Fed Chairman Jerome Powell, in a subsequent news conference, said that while smaller rate rises may be in store in future meetings, it was premature to talk about a pause in rate increases and that the peak in rates would be higher than Fed officials previously thought and that rates would likely remain high for a long period, while the path to a “soft landing” for the economy had narrowed due to persistently high inflation.
“The Fed-induced selloff in broader risk assets certainly limited the upside appetite in oil,” said Ipek Ozkardeskaya, senior analyst at Swissquote Bank, in market commentary. U.S. crude prices are unlikely to pick up much good momentum above $90, “as recession fears should give cold feet to investors who would otherwise buy oil at the current prices.”
Also see: ‘Extraordinarily low’ U.S. diesel supplies keep prices for the fuel high at the pump
The Institute for Supply Management’s barometer of U.S. service sector business conditions fell to 54.4% in October to touch the lowest level since the U.S. economic lockdowns in 2020.
The dollar rose sharply in the wake of the Fed’s decision, with the ICE U.S. Dollar Index DXY, -0.34%, a measure of the currency against a basket of six major rivals, up 1.4%. The index is up nearly 18% year to date. A stronger dollar is seen as a negative for commodities priced in the unit, making them more expensive to users of other currencies.

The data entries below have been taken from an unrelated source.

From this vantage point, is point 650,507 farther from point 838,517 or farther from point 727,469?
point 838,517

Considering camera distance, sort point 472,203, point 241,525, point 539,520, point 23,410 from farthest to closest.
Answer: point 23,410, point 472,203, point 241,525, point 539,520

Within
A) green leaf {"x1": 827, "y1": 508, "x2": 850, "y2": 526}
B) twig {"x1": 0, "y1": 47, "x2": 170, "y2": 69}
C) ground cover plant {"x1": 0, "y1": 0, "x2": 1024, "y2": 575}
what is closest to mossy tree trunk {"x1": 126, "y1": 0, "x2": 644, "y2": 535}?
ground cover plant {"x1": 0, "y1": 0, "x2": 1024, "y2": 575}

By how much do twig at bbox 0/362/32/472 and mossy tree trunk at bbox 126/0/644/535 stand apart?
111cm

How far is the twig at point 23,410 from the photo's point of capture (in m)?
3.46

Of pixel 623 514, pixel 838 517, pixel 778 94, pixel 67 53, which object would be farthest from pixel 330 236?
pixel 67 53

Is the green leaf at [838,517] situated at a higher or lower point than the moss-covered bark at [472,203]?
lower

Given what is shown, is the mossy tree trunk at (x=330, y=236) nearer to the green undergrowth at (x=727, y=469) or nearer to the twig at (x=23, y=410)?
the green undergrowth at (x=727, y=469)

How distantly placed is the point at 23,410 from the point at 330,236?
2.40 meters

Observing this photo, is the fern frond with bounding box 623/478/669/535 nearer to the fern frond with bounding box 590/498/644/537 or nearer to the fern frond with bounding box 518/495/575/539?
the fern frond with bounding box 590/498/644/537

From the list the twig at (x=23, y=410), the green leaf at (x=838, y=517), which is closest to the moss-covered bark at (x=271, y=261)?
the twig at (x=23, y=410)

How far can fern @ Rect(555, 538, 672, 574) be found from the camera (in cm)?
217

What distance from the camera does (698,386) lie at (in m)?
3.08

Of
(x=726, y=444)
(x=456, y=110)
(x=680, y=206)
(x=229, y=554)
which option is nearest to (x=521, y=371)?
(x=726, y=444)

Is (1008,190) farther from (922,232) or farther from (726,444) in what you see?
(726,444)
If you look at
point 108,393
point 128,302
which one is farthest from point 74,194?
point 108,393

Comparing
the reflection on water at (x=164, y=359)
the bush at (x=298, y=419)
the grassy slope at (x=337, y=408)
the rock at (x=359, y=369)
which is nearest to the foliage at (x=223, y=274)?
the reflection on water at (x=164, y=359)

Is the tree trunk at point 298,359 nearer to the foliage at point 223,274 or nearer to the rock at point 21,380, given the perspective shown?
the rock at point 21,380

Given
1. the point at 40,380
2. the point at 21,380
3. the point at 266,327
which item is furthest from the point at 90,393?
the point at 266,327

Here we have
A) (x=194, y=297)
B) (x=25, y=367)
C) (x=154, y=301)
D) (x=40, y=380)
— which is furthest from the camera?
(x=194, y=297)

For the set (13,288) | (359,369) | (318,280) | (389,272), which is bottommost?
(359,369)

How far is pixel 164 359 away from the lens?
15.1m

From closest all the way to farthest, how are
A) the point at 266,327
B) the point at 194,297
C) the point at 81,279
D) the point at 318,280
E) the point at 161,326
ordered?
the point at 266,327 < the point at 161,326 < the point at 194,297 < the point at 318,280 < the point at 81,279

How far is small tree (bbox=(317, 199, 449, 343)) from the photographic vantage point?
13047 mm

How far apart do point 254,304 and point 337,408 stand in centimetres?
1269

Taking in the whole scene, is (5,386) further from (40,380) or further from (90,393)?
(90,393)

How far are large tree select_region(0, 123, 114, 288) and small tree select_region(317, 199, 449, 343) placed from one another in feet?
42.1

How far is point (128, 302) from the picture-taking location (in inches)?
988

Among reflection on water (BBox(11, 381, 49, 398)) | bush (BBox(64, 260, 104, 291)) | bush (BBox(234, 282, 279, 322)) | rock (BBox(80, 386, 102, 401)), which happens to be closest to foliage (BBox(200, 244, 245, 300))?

Still, Tyler Richey, co-editor of Sevens Report Research, pointed out that oil has been trending higher in recent weeks.
It’s found support amid “renewed hopes that China’s economy will reopen in the months ahead, rising geopolitical tensions surrounding the Ukraine war as well as in the Middle East,” and prospects of a standing bid from the Energy Department in the $70 a barrel range as the U.S. government looks to replenish the Strategic Petroleum Reserve, he said.
“An uncertain global economic outlook, and more specifically increasingly pressing recession worries, are for now keeping WTI prices capped in the low $90s, but due to supply concerns, there are emerging risks of an upside move as we approach the end of the year,” Richey said.
Meanwhile, natural-gas futures declined as volatile trading in the commodity continued. Prices for the front-month futures contract fell more than 5%, a day after posting a sharp rise.
The U.S. Energy Information Administration reported on Thursday that domestic natural-gas supplies rose by 107 billion cubic feet for the week ended Oct. 28. That compared with an average analyst forecast for an increase of 95 billion cubic feet, according to a survey conducted by S&P Global Commodity Insights.